An overseas journalist asked for our opinion on food in Nagano. She wanted to know what the signature dishes are and the best restaurants, with a focus on international cuisine and dietary restrictions.
I’d like to share the list I put together, but please be forewarned I am biased for our onsen town Togura-Kamiyamada.
Nagano is famous for buckwheat noodles aka soba. There are highly regarded soba restaurants throughout the Prefecture, including Kaya here in our town (historical thatched-roof building that used to be a sake brewery; served authentically with an actual wasabi root that you can grate yourself),
Kaya's historical thatched-roof building
Kaya's authentic soba with an actual wasabi root to grate yourself
Katana-ya in Ueda City (Over 300-year history -- longer than my country! Whatever you do, don't order the super-size. You'll be there for days trying to finish it.),
Katana-ya (Lining up to get in)
and the venerable Kusabue (various locations). Recently some younger chefs are opening soba restaurants with some creative twists. And some areas have regional specialties such as what they mix the buckwheat with or how the noodles are served. For example, Iiyama City's Tomikura district uses the root of a local plant instead of flour. Pictured below is Kajika-tei in Tomikura. Next to the soba is in the photo is Iiyama's distinctive 'sasa-sushi' -- sushi rice with wild mushrooms wrapped in a bamboo leaf.
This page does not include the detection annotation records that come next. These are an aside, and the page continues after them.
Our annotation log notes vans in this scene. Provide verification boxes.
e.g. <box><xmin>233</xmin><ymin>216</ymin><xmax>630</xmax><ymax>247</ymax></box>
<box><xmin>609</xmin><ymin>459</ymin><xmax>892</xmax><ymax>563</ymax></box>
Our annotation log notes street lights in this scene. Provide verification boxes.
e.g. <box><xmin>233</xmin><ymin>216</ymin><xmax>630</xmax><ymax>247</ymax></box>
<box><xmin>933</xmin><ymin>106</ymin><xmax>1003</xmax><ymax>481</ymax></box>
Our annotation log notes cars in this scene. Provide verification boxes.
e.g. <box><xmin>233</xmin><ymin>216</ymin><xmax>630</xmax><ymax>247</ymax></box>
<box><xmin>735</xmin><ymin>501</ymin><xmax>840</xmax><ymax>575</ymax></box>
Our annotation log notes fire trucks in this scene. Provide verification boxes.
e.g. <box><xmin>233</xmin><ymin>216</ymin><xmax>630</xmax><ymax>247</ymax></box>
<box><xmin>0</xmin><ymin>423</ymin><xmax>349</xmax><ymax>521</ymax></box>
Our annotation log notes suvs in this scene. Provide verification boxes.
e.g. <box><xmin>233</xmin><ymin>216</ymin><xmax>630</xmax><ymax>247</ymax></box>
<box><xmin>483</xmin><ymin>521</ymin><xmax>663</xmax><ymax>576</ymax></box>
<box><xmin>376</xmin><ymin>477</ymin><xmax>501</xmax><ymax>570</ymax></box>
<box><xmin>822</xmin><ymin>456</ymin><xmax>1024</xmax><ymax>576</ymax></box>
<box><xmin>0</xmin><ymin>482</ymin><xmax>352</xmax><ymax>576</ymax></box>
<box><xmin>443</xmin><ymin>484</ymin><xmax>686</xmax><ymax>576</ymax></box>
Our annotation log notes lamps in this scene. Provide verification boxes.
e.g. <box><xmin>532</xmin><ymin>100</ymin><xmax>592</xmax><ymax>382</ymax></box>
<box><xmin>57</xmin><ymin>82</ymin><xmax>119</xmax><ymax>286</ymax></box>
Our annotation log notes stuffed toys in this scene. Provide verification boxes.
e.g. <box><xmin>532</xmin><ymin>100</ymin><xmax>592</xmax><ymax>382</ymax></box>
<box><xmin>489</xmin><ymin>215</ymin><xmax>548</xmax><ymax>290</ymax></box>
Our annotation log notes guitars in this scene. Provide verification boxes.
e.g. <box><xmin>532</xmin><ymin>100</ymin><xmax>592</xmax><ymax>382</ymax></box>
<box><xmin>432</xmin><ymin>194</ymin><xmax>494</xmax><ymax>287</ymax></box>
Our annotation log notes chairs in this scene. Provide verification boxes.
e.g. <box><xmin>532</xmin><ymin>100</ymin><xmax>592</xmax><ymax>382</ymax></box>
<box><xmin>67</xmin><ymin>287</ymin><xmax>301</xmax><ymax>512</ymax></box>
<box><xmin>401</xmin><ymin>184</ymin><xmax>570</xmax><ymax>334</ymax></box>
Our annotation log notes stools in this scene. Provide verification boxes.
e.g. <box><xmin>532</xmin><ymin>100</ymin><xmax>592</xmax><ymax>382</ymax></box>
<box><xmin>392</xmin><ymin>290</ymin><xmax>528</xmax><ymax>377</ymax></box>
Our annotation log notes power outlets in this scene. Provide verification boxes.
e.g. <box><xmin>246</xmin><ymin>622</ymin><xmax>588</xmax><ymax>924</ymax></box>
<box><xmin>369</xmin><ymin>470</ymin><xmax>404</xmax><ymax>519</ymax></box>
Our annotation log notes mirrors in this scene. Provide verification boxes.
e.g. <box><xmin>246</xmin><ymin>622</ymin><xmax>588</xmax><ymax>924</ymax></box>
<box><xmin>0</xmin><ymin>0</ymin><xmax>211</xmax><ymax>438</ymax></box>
But real soba fans like to drive up the highlands / plateaus (e.g. Togakushi or Kaida Kogen) where the buckwheat is actually grown. There’s something extra special about eating soba near the buckwheat fields, made in the clear mountain air with clean mountain water. We usually go to Yamaguchi-ya in Togakushi. Their dining room has a huge picture window so on a clear day you can enjoy a view of Togakushi Mountain with your soba. (As a bonus, the owner is an actual Toguakure-ryu ninja.)
Soba-meister and Togakure-ryu ninja Yamaguchi-san (2nd from right)
Besides soba, Nagano’s soul food is a type of dumpling called oyaki. It is vegetable filling surrounded by a flour shell and fried, steamed, or (traditionally) cooked in coals. Pictured below is Ogawa-no-sho, famous for the latter.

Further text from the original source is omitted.